### Source material
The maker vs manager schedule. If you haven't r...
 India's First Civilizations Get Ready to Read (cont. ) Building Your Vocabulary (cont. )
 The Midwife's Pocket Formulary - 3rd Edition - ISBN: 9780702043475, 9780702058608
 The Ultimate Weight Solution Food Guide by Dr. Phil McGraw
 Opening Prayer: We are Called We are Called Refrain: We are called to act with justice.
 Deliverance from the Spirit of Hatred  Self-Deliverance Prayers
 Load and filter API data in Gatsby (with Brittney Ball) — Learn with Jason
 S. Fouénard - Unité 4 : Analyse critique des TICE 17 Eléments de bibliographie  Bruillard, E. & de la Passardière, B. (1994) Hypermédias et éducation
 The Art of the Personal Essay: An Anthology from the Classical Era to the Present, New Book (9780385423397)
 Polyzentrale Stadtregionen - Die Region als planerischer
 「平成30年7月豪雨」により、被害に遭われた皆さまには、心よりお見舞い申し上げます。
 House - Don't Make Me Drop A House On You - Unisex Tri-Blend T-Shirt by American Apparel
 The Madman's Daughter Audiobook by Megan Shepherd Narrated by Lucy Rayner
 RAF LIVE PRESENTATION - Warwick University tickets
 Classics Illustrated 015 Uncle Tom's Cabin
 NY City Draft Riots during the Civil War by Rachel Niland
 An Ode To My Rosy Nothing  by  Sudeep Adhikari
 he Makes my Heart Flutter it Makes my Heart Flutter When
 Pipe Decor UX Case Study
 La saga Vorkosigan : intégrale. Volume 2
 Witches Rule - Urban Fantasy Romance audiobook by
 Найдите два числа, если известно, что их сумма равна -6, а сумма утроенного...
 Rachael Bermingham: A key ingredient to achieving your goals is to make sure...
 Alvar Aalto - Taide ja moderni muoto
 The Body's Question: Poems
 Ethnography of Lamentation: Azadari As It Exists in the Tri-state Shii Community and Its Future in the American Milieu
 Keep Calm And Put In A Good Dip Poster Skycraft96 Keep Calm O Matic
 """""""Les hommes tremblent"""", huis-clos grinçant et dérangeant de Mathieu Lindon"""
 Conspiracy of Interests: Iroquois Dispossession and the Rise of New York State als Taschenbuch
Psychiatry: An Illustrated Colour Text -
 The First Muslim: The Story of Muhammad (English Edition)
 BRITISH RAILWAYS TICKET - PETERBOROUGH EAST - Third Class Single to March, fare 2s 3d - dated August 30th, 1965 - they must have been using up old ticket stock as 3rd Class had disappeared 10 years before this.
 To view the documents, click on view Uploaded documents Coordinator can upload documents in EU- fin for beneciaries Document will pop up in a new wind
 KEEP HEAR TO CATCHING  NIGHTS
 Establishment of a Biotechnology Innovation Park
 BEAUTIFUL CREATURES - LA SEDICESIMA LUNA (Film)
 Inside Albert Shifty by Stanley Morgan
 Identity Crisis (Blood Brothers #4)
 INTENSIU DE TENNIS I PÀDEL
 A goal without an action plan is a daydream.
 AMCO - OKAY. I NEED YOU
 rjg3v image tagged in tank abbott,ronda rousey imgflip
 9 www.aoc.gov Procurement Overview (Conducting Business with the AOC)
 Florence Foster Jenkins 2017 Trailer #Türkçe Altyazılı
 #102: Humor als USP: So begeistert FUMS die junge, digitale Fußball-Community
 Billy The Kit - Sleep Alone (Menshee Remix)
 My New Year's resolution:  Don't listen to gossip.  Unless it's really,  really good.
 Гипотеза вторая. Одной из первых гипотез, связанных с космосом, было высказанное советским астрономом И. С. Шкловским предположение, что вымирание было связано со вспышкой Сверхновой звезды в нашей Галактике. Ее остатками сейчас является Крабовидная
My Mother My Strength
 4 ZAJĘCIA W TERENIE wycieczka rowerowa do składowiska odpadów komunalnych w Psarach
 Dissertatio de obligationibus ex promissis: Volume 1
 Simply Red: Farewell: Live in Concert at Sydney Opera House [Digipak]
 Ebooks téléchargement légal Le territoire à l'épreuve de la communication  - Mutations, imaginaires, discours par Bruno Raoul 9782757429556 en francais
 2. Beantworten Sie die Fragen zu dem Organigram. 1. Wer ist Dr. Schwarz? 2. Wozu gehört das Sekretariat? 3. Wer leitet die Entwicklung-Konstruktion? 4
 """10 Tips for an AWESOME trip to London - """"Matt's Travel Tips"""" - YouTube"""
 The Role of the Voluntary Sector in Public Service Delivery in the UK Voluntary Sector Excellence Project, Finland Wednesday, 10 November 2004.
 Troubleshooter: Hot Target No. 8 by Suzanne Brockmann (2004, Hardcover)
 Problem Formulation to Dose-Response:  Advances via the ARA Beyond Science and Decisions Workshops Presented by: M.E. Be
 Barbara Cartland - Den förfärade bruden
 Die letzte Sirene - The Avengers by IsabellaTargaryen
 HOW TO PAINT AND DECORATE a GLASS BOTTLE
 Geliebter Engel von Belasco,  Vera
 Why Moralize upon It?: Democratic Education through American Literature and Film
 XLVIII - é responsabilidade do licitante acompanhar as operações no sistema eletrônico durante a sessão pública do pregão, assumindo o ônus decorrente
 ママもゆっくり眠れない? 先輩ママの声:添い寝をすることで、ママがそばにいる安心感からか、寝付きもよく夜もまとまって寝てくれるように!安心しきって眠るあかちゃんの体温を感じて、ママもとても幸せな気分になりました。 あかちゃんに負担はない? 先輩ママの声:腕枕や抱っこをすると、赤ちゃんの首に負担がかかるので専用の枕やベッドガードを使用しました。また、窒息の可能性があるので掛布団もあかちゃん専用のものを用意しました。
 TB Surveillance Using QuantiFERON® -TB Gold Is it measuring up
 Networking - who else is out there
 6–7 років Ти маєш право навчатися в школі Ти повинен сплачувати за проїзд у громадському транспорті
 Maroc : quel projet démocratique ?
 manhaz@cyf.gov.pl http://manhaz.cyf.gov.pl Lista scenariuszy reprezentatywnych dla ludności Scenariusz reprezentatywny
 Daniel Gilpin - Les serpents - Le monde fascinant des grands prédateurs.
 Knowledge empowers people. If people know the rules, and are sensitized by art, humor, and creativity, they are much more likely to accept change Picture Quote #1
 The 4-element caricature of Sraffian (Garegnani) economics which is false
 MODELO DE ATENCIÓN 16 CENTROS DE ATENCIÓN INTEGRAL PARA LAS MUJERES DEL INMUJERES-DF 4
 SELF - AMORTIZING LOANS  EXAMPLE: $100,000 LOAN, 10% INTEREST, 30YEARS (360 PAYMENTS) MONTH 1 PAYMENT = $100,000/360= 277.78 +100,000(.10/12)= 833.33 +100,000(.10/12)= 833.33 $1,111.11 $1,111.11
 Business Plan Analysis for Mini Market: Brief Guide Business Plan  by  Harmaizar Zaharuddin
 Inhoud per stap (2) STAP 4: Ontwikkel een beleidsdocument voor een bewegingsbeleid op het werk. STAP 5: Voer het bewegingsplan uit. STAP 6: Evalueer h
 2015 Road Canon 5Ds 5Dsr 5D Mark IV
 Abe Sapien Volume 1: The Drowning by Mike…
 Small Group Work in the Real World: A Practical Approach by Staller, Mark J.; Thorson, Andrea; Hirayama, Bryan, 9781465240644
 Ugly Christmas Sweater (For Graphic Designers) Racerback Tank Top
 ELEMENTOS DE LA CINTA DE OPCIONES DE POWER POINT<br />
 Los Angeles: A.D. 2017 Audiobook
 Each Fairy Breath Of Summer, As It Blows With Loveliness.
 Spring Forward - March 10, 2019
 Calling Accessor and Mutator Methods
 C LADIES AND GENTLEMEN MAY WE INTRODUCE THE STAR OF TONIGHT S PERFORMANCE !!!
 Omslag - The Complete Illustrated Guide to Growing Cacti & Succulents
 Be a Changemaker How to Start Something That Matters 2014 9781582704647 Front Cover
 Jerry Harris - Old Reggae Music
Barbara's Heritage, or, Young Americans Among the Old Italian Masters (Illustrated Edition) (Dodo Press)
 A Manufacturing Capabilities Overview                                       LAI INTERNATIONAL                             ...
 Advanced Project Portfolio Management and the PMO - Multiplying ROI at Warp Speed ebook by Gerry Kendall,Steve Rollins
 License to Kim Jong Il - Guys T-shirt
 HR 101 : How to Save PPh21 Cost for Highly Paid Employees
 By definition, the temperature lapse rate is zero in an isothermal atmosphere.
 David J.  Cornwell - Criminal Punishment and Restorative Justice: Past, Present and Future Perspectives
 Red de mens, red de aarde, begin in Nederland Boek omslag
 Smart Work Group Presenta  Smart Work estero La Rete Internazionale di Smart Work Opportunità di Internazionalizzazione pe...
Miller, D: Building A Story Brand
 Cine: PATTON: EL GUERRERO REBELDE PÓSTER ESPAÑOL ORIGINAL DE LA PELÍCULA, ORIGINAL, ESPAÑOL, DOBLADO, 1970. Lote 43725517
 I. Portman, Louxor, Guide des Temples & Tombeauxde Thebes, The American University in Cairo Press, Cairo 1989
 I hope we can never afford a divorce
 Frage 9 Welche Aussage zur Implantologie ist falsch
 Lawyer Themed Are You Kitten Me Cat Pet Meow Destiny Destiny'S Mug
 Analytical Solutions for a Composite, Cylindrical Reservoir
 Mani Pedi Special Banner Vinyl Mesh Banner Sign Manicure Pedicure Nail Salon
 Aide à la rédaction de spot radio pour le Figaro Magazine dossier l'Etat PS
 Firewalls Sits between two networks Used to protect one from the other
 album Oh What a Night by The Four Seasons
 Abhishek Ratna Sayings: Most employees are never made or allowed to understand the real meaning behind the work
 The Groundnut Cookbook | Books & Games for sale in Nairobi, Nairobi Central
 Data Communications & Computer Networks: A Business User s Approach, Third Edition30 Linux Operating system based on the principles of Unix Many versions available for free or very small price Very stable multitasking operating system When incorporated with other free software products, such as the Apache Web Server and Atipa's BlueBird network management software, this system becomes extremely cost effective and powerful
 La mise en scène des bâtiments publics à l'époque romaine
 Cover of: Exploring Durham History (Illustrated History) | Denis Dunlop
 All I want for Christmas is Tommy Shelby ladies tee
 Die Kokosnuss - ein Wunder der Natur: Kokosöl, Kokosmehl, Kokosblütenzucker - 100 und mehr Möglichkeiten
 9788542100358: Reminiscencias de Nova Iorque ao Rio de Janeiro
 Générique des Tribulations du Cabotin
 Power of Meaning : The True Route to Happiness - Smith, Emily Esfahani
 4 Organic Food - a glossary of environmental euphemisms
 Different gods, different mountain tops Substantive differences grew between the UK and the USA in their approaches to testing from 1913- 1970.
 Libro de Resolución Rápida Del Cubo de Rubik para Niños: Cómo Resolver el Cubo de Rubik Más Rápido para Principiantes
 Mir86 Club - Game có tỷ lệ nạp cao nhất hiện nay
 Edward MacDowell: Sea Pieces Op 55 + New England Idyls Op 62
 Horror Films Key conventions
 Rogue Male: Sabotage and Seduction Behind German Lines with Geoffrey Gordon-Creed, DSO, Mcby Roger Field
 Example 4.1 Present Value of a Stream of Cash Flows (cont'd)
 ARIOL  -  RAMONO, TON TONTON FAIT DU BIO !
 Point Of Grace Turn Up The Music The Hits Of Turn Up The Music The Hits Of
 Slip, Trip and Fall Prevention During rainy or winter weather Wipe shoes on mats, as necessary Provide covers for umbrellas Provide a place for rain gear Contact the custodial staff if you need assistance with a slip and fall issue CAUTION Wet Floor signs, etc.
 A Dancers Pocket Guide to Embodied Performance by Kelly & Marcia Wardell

### What to do
What you write must be the entries restated word for word, from the opening line through the one holding "The Ultimate Weight", with nothing else.

### Finished exercise
The maker vs manager schedule. If you haven't r...
 India's First Civilizations Get Ready to Read (cont. ) Building Your Vocabulary (cont. )
 The Midwife's Pocket Formulary - 3rd Edition - ISBN: 9780702043475, 9780702058608
 The Ultimate Weight Solution Food Guide by Dr. Phil McGraw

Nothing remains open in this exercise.